3. Two-step removal: first remove the flag's check in code (always-on or always-off); deploy; then remove the definition in the flag service. Avoids race during deploy.
4. Code review rule: every new flag PR must include a removal plan.

The release-flag workflow

1. PR adds new code behind flag, default off.
2. Merge to main; deploy. Code is dark.
3. Enable for internal users (employee email allow-list).
4. Enable for 1% → 5% → 25% → 50% → 100% over days.
5. Monitor error rates and product metrics per cohort.
6. At 100% stable for a week, schedule removal.
7. PR removes the flag check; code becomes default.
8. Delete the flag definition.

The experiment-flag workflow

1. Define hypothesis + primary metric.
2. Set variant split (e.g., 50/50).
3. Run for N users / N days for statistical power.
4. Analyze; pick winner.
5. Ship the winner; delete the loser path.

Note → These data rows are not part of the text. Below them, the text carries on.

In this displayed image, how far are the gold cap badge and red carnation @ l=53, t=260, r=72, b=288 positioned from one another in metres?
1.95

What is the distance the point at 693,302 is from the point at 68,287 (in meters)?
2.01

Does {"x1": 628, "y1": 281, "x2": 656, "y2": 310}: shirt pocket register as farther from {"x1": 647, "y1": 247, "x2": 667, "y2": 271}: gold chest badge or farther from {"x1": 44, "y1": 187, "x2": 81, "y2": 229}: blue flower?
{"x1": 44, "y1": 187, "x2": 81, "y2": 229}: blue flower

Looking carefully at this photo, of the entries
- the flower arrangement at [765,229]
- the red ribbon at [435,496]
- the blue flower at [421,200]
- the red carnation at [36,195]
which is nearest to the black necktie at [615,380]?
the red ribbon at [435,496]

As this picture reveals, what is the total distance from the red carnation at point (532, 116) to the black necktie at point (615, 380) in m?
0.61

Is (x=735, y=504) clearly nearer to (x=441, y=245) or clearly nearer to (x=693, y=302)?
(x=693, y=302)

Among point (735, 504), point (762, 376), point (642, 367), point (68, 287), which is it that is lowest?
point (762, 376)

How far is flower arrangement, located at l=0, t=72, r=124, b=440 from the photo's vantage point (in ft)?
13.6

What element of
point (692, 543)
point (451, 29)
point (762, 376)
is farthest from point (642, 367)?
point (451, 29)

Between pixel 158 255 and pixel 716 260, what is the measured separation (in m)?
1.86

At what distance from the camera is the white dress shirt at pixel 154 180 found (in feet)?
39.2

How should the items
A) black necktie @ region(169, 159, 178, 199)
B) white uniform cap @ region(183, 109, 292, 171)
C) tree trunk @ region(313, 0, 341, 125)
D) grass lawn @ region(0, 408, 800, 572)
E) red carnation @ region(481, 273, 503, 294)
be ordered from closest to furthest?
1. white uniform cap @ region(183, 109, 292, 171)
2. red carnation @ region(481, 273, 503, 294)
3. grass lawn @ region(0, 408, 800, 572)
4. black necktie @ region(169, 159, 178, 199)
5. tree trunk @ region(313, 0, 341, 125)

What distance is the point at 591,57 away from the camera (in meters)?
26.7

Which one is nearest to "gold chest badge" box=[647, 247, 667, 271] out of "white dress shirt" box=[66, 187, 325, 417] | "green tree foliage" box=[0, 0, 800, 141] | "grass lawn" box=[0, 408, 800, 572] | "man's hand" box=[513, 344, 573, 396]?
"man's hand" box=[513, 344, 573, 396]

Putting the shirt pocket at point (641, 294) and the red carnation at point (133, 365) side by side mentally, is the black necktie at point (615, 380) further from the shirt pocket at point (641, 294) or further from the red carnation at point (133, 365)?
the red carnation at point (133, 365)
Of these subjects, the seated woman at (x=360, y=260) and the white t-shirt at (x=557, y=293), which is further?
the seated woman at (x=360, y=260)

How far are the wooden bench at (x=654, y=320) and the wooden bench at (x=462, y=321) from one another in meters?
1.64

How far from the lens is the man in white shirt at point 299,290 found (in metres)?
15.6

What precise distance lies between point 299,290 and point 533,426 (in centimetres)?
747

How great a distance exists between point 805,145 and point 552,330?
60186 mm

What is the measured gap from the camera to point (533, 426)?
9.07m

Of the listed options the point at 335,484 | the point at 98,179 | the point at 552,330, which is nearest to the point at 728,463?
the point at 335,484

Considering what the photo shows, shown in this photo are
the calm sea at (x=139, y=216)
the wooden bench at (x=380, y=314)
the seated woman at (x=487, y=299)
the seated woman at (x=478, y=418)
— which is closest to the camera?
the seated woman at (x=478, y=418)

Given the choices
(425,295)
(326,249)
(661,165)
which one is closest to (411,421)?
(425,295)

Need a stats layer (CI intervals, p-values, sequential testing). Don't roll your own — use GrowthBook / Statsig / Optimizely.

Pitfalls

1. Flag depth. Code paths nested 3 flags deep are untestable. Limit nesting; refactor into composable branches when needed.
2. Flag-coupled state. Storing data shapes that differ per variant is dangerous — both branches must read each other's data on rollback.
3. Hash drift. Changing the hash function or seed reshuffles users; an experiment in flight gets invalidated.
4. Client-side only. Easy mode; opens the door to flicker, bundle-bloat, and tampering (user toggles flag in DevTools). Server-side at minimum for sensitive flows.
5. Default-on flags. Make a deploy non-rollbackable for users already on. Keep defaults off until tested.
6. No removal owner. "I'll clean up later" never happens. Owner + expiry up front.

Tooling — build vs buy

Build when flags are simple, infrequent, or compliance-restricted. Buy when you need targeting rules, gradual rollouts with monitoring, and experimentation in one place.

Senior framing. The candidate who can describe (1) flag types separation, (2) server-side evaluation to avoid flicker, (3) sticky hashing for consistent assignment, (4) lifecycle / cleanup process, (5) build-vs-buy with reasons — is senior. The "we use process.env.FEATURE_X" answer is junior.